Was his recent hookup on Grindr or Scruff, and does he think there's a difference between how guys behave on each? "It was on Grindr. Scruff tends to be more guys who are active in the community—like it's much more everyone knows each other. Whereas Grindr is more anonymous people and more people who are not necessarily connected in the gay community, like closeted guys. But it changes all the time."

Thaddeus adds, "But now it's going to be Sniffies to find guys for gloryhole stuff." Thaddeus also has a gloryhole built into the laundry room of his house, but he's not letting total randos come over right now. "At my house I wouldn't have anybody that I don't have a little bit of an understanding of who they were—so technically it wouldn't be anonymous."

Dr. Handsfield cautions, "Hooking up with multiple partners with or without barebacking or PREP is going to be taking some risk of contributing to the epidemic, including a small risk of dying, even for a young person."

He goes on, "That’s not a blanket condemnation for all people, but I do believe that people have a responsibility to make these decisions thoughtfully.
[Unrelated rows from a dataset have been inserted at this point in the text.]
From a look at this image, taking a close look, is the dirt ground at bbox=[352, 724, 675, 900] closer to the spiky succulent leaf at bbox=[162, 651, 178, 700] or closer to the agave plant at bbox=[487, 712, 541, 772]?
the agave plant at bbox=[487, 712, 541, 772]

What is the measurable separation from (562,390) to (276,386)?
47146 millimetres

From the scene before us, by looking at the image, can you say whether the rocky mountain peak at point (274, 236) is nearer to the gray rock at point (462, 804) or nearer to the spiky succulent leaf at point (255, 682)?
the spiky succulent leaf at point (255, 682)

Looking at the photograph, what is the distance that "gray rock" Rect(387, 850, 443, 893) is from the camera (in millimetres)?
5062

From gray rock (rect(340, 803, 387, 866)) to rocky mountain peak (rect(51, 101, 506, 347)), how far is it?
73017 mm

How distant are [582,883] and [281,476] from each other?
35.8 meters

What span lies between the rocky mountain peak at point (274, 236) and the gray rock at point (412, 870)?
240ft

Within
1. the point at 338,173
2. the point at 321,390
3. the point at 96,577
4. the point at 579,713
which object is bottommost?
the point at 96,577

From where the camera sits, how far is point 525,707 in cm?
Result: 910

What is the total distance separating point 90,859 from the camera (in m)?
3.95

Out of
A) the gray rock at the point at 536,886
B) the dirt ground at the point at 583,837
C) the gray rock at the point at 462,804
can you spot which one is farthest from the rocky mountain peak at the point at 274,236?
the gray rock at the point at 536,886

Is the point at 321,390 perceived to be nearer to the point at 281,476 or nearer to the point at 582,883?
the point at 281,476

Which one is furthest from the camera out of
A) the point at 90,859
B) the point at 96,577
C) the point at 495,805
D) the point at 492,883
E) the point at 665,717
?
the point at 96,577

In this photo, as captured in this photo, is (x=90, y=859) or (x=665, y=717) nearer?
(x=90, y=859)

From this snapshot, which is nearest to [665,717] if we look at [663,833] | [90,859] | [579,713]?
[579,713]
I think it’s a mistake and for many people irresponsible of them to take the attitude that 'I’m willing to take the risk because I’m younger, I won’t get badly ill.' The problem is that every new infected person is a potential source for someone else to be infected. You have a societal responsibility to reduce the risk so you don’t potentially infect others"—like your grandparents.

"It's not just to protect your own health. It’s to protect everyone else’s health. People who don’t take that perspective are behaving irresponsibly," the doctor says.

But Kevin points out, "I think that in general there are a number of gay guys that use sex as a way of dealing with their underlying shame, maybe even subconscious shame, about being gay. And that's true before COVID, and in that way having sex can be a boost. It's part of your mental-health makeup. Also it can be kind of like a drug. So there are perhaps withdrawals if someone can't have that human interaction. And when you're dealing with underlying shame about being gay in the world, and you've been leaning on sex to help you deal with that, you might see it as worth taking a risk."

Dr. Handsfield, who is still very active in consulting with CDC in STD prevention and HIV, may not agree with Kevin's thinking entirely, but he does believe that "life is full of risks, and the thoughtful individual, whether it’s how they behave on the road, or whether they smoke, or how they have sex—people make balances between some level of risk that is acceptable to them in the context of what they’re doing. People have to make a choice about what’s important to them."